Music serves many needs for both the performer and the audience. And one that is just becoming mainstream is the power of music to help heal the body and spirit. Music professor Jim Borling knows first hand this power and has been sharing his expertise with RU students, practitioners at international conferences and the local community for more than two decades. Borling runs his own music therapy practice in Roanoke in addition to directing RU’s music therapy program of about 50 students. “Music has deep meaning for me and I combine that with a fundamental curiosity of human functioning and how we tick,” says Borling.
Borling shares that passion for music therapy with his students. Graduate student Nicole Hahna assists him with organizing practicums for undergraduate music therapy majors. Hahna is a licensed music therapist who worked for a year before beginning her graduate studies. “It’s a wonderful opportunity for students to gain clinical hands on learning while serving the community. I’m constantly getting calls from area facilities who want our music therapy students to work with them,” says Hahna. In addition to serving as a mentor for undergraduate students and making sure they maximize their service opportunities, Hahna is taking graduate courses such as counseling and guided imagery in music. “I’m blessed to be here right now. I’m learning so much that I look forward to applying later in my own practice,” says Hahna. She soon will be putting her skills to good use at the Women’s Resource Center in Radford where she will conduct a support group with improvisational music therapy to work on self-esteem and depression. “I want to give the women a chance to express grief and loss and give them a supporting environment for that,” says Hahna.

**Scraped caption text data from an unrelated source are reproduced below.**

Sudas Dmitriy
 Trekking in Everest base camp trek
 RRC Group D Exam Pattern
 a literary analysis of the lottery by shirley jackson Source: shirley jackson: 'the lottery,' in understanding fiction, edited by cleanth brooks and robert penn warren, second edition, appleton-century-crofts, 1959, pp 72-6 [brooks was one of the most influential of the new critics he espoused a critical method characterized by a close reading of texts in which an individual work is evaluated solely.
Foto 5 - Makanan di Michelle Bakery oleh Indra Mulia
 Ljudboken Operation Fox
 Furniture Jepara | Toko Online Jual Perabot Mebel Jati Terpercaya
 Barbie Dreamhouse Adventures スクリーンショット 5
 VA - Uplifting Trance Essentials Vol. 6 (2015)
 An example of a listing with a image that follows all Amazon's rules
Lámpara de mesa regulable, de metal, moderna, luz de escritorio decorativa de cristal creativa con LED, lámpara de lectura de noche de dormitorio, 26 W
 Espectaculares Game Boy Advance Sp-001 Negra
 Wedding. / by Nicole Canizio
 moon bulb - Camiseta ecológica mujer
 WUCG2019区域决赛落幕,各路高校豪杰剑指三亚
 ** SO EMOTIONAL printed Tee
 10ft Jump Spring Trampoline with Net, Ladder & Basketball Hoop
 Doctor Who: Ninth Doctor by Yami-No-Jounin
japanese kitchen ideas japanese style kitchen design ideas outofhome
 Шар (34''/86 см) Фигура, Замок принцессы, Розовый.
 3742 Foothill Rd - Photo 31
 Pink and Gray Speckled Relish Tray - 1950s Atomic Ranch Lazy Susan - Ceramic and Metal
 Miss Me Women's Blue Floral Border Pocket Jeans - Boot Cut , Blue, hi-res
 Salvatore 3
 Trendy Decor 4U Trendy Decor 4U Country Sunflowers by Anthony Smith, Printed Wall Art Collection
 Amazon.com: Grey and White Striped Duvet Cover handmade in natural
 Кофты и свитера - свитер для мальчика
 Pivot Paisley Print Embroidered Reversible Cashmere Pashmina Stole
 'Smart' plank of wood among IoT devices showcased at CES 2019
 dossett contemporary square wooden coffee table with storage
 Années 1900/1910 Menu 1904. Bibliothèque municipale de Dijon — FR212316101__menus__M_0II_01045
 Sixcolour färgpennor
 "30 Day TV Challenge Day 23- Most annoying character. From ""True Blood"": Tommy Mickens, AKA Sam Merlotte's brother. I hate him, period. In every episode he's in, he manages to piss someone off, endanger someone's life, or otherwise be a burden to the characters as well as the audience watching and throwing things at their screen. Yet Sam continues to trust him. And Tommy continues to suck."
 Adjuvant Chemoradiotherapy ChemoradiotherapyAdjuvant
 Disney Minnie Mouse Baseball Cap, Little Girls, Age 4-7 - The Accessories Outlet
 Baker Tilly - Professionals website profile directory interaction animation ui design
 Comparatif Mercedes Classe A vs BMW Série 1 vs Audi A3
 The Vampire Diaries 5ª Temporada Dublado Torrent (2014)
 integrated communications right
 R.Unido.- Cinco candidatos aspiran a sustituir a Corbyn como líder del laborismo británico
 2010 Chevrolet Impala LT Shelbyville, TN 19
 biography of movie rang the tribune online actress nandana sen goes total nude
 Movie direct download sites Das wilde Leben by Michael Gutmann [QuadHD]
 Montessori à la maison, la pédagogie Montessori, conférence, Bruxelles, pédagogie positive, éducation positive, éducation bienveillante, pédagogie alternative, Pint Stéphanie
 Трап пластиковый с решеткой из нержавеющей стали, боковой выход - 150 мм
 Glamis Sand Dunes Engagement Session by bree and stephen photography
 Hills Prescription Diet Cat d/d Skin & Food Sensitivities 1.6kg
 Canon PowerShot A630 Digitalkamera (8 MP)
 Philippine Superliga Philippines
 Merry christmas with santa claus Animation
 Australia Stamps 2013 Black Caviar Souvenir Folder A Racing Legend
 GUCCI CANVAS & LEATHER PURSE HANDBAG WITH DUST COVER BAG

Dwayne Martin is in the middle of his undergraduate degree practicum at the Pulaski Head Start. He is working with 30 at risk children aged four and five. “It’s exhausting but really rewarding,” says Martin as he sits and talks about the kids with a sparkle in his eye. At the beginning of the semester he met with the program director and they mapped out goals and objectives for his sessions including increasing the children’s vocabulary and helping them develop appropriate social skills. Martin uses instruments like boom whackers and maracas to get the children involved in the learning process. “When music is used with children, it draws their attention and makes the learning environment more inviting,” says Martin. He has already seen the benefits he is receiving from his experiences and the progress his pupils have made. “At the end of the session or semester, I can definitely see the difference in the students’ skills and behavior.” Martin will graduate in May and get married two weeks later. He has big plans for his future. “I want to go to graduate school at RU and live and practice in Southwest Virginia,” says Martin. “I love it here.”
The arts scene at RU is vibrant and adds spice to university and community life. Performances and exhibits by students, faculty and visitors from around the world like the London City Opera entertain and turn young minds on to the creative possibilities in service, education and entertainment.